(Texto apresentado)
********************

Luanda  -  No dia 10 de Janeiro de 2017, começou a ser julgado criminalmente o porta-voz de Isabel dos Santos em Portugal, Luís Paixão Martins, pelo eventual cometimento de crime de difamação cometido através de meio de comunicação social contra Rafael Marques. Luís Paixão Martins é um famoso consultor de comunicação português que trabalhou proximamente com José Sócrates e Cavaco Silva, entre outros, e gere a comunicação de Isabel dos Santos em Portugal.

*Pedro Malembe
Fonte: Club-k.net

O facto criminoso é um texto escrito por Paixão Martins, após a publicação da famosa reportagem na revista americana Forbes sobre as origens obscuras da fortuna de Isabel dos Santos assinada pela jornalista americana Kerry Dolan e por Rafael Marques. O texto de Paixão Martins foi uma resposta ao artigo da Forbes, e afirmava basicamente que Rafael Marques não era um jornalista, mas sim um activista político a soldo do milionário George Soros, que detinha interesses inconfessáveis na economia angolana.

 

O que está em causa neste julgamento, do ponto de vista jurídico, é a tutela da honra de Rafael Marques como bem jurídico. Rafael é jornalista desde sempre, e não é pago por Soros. Dizer o contrário ofende a sua honra. A honra, na esteira das formulações do Supremo Tribunal Federal Alemão, deve ser entendida do ponto de vista interior, com referência ao sentir da pessoa enquanto ser digno e portador do sentido de honra, e também do ponto de vista exterior, como a reputação no seio da comunidade. A verdade é que esta definição abrangente de honra acolhida pela lei portuguesa permite ao juiz de qualquer causa uma interpretação lata dos pressupostos do crime. Ficámos com muitas dúvidas, face à condução da audiência, se foi possível extrair os suficientes elementos probatórios para formar uma convicção fundamentada dos pressupostos internos e externos da honra, quer a favor da acusação, quer a favor da defesa.

********************

(Exercício escrito 1)
Responda às perguntas seguintes sobre o texto acerca do julgamento de Luís Paixão Martins.
(a) Em que dia começou o julgamento?
(b) Em que revista americana saiu a reportagem sobre as origens da fortuna de Isabel dos Santos?
(c) De que tribunal vêm as formulações sobre a honra citadas no texto?
(Exercício escrito 2)
Traduza para inglês esta frase do texto acerca do julgamento de Luís Paixão Martins: "Rafael é jornalista desde sempre, e não é pago por Soros."

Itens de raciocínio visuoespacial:
********************

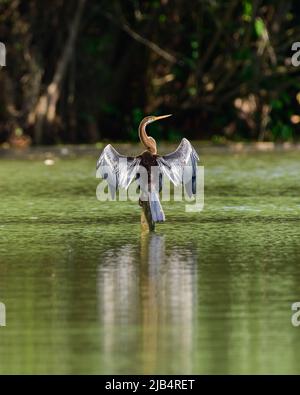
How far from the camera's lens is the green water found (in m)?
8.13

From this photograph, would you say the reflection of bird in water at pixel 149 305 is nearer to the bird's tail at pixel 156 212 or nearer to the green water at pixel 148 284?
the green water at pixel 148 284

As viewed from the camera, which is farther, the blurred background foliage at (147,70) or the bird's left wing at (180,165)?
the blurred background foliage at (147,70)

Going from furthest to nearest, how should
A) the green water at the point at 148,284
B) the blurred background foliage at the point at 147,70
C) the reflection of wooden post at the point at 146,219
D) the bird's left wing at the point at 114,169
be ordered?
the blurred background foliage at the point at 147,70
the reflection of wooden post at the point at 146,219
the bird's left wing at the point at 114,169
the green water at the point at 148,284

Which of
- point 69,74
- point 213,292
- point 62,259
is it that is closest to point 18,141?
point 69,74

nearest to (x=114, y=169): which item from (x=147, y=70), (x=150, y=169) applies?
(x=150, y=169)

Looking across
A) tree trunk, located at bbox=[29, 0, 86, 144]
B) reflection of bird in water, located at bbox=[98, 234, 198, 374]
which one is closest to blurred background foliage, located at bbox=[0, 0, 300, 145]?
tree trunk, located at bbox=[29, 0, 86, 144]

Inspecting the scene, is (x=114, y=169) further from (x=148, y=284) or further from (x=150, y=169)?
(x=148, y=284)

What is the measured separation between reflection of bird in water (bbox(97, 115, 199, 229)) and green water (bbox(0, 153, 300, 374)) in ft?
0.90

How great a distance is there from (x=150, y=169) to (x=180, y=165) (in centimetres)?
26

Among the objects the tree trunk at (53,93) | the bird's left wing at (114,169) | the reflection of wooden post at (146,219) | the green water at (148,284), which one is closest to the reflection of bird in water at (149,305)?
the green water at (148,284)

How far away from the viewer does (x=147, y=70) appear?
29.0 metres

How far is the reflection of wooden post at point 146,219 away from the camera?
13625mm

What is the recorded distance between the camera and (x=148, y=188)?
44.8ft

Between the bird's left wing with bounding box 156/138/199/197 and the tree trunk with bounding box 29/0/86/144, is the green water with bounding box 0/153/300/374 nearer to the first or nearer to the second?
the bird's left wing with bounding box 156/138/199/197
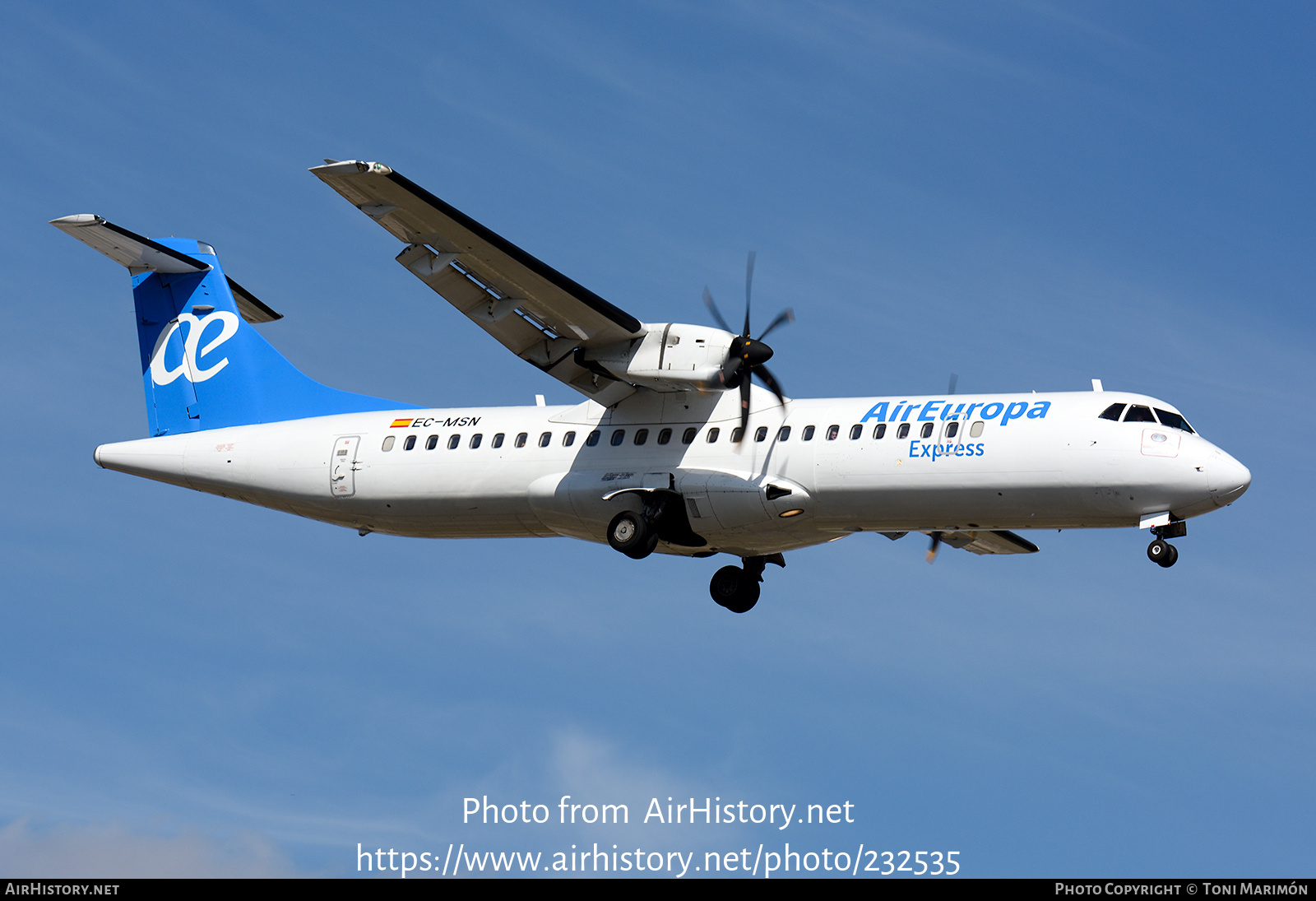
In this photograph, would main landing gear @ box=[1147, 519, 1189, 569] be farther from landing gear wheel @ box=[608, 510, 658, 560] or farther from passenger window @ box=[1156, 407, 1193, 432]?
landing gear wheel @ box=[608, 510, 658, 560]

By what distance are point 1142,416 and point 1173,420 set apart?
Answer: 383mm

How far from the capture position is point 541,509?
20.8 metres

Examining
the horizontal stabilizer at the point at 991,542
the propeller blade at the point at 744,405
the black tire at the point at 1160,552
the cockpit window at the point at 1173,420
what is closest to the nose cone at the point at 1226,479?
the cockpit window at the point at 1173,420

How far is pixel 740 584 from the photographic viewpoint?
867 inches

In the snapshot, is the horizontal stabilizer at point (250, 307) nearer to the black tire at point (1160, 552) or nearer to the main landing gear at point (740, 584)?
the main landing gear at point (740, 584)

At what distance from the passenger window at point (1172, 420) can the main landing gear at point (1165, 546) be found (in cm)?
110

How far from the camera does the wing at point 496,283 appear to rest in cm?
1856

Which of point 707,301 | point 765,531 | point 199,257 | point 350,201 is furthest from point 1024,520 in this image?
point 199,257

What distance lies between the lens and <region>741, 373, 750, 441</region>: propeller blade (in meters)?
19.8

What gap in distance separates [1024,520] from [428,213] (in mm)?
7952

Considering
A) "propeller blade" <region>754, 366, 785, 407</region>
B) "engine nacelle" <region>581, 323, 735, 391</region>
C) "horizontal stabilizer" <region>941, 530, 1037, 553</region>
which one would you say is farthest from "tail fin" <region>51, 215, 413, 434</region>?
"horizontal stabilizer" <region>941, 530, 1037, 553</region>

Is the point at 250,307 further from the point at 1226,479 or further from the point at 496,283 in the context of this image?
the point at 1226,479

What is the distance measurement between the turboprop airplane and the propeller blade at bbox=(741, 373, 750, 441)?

********************

(Resolução do problema 1)
(a) No dia 10 de janeiro de 2017.
(b) Na revista Forbes.
(c) Do Supremo Tribunal Federal Alemão.

(Resolução do problema 2)
Rafael has always been a journalist, and he is not paid by Soros.